EXERCISE MATERIALS
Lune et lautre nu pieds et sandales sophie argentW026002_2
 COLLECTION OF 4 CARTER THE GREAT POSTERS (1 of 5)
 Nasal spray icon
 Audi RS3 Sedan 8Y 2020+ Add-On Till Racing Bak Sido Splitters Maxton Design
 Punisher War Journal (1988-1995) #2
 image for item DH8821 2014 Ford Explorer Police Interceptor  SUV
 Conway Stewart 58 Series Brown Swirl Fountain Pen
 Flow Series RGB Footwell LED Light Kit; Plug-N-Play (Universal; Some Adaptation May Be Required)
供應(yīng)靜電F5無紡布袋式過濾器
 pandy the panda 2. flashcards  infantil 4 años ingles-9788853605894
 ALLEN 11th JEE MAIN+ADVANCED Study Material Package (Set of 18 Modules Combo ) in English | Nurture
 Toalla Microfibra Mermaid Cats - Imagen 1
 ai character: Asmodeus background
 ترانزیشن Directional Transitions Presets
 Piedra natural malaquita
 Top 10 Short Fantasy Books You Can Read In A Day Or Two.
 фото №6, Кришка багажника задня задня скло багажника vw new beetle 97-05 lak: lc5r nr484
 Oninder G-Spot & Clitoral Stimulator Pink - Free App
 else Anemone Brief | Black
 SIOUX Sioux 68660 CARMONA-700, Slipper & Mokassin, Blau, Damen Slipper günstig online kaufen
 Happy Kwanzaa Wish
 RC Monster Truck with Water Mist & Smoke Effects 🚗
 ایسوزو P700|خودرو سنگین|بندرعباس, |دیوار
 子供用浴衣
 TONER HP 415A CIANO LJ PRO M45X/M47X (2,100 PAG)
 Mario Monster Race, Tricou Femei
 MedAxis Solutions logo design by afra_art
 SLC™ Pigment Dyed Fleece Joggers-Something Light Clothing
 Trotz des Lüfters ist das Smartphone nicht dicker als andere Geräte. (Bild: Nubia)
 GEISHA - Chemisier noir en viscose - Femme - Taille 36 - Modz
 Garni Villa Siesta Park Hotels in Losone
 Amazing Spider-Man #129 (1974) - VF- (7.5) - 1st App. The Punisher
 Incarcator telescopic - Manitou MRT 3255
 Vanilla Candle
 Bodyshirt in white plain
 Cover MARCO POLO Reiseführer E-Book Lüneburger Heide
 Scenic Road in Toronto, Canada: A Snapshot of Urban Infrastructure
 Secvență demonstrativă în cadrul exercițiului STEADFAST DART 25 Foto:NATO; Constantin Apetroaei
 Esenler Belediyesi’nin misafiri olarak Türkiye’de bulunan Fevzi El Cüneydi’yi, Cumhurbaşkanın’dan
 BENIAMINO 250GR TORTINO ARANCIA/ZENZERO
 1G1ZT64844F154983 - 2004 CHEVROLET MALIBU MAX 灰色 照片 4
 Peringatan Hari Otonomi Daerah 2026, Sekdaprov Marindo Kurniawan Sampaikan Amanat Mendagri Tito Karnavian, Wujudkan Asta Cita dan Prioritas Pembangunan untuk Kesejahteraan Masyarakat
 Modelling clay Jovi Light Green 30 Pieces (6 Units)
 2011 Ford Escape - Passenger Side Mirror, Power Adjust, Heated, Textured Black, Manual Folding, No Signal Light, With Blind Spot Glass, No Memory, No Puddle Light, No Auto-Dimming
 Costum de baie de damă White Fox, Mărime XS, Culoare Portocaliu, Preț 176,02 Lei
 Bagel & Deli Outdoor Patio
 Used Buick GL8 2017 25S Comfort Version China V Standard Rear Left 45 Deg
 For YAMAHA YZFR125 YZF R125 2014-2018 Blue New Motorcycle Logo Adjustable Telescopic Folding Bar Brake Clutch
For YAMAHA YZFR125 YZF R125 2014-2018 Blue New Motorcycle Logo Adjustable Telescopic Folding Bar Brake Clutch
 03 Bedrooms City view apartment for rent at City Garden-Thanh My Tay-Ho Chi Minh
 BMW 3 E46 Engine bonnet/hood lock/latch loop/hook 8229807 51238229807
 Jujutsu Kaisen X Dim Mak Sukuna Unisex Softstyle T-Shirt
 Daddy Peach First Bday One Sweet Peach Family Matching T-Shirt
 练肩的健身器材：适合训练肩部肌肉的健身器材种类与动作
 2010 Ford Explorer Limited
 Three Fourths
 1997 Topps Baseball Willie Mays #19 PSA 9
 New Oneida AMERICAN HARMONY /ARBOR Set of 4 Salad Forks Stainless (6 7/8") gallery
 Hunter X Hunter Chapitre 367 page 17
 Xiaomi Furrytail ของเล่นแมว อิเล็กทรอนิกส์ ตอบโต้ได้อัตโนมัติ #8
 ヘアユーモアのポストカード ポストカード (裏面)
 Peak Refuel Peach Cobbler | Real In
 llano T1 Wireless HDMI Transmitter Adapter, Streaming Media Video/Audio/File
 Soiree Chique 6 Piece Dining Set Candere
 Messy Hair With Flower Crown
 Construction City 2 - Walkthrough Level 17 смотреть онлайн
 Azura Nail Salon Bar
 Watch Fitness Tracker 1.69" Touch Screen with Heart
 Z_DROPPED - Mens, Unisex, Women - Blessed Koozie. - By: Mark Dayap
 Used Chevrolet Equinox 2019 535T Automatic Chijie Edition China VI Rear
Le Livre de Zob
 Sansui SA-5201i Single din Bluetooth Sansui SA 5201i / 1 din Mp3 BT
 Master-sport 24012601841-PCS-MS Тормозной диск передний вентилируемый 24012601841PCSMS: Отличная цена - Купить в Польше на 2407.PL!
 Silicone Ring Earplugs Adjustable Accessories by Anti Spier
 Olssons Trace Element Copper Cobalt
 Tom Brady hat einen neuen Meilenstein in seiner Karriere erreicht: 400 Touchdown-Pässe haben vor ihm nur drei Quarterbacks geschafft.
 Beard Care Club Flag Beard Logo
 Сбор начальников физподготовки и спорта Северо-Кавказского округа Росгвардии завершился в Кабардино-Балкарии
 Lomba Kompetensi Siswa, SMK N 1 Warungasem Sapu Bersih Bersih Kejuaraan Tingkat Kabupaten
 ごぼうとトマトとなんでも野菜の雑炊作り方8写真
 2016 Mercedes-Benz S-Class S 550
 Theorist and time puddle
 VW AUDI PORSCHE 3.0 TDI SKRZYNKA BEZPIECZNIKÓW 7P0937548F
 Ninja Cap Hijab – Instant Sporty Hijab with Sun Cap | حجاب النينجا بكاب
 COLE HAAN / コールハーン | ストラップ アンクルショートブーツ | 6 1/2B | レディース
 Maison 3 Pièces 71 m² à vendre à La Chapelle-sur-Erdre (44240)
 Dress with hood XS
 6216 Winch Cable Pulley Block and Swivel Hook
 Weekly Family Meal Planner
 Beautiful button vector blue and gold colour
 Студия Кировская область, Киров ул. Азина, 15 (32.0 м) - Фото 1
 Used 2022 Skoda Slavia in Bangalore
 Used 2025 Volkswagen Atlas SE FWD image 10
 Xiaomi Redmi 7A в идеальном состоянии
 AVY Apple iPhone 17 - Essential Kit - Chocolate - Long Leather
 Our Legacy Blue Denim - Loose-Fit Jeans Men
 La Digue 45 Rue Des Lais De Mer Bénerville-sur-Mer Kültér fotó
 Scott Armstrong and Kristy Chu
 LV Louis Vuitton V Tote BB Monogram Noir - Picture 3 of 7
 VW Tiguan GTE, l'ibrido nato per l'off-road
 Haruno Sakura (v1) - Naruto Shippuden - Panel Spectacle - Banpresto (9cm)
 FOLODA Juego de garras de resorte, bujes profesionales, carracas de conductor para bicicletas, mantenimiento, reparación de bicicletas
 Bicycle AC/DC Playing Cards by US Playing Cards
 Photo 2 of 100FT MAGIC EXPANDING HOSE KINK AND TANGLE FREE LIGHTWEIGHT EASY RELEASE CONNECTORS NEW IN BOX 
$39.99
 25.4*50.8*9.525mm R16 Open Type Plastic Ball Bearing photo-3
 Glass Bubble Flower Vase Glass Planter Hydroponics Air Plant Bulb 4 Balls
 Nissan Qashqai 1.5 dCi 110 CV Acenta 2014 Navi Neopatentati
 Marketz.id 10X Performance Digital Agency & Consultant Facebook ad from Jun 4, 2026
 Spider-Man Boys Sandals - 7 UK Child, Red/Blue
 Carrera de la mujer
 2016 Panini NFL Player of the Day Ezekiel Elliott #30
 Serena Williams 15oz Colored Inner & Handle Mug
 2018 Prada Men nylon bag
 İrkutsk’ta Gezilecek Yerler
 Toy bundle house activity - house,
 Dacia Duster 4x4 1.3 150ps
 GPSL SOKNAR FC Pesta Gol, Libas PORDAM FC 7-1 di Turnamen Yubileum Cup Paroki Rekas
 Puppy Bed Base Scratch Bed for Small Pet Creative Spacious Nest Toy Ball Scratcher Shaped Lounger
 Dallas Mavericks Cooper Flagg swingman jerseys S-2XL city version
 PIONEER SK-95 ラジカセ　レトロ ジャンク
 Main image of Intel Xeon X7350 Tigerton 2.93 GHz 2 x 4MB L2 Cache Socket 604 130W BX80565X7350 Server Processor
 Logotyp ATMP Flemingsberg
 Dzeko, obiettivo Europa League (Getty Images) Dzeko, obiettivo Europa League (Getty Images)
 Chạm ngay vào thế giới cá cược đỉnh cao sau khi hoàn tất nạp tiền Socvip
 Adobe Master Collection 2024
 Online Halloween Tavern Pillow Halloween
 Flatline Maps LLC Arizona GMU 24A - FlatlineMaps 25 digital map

THE TASK
Retype exactly the span of lines from the one with "фото №6, Кришка" through the one with "Secvență demonstrativă în"; include both ends and omit the rest of the material.

RESPONSE FOR THIS EXERCISE
 фото №6, Кришка багажника задня задня скло багажника vw new beetle 97-05 lak: lc5r nr484
 Oninder G-Spot & Clitoral Stimulator Pink - Free App
 else Anemone Brief | Black
 SIOUX Sioux 68660 CARMONA-700, Slipper & Mokassin, Blau, Damen Slipper günstig online kaufen
 Happy Kwanzaa Wish
 RC Monster Truck with Water Mist & Smoke Effects 🚗
 ایسوزو P700|خودرو سنگین|بندرعباس, |دیوار
 子供用浴衣
 TONER HP 415A CIANO LJ PRO M45X/M47X (2,100 PAG)
 Mario Monster Race, Tricou Femei
 MedAxis Solutions logo design by afra_art
 SLC™ Pigment Dyed Fleece Joggers-Something Light Clothing
 Trotz des Lüfters ist das Smartphone nicht dicker als andere Geräte. (Bild: Nubia)
 GEISHA - Chemisier noir en viscose - Femme - Taille 36 - Modz
 Garni Villa Siesta Park Hotels in Losone
 Amazing Spider-Man #129 (1974) - VF- (7.5) - 1st App. The Punisher
 Incarcator telescopic - Manitou MRT 3255
 Vanilla Candle
 Bodyshirt in white plain
 Cover MARCO POLO Reiseführer E-Book Lüneburger Heide
 Scenic Road in Toronto, Canada: A Snapshot of Urban Infrastructure
 Secvență demonstrativă în cadrul exercițiului STEADFAST DART 25 Foto:NATO; Constantin Apetroaei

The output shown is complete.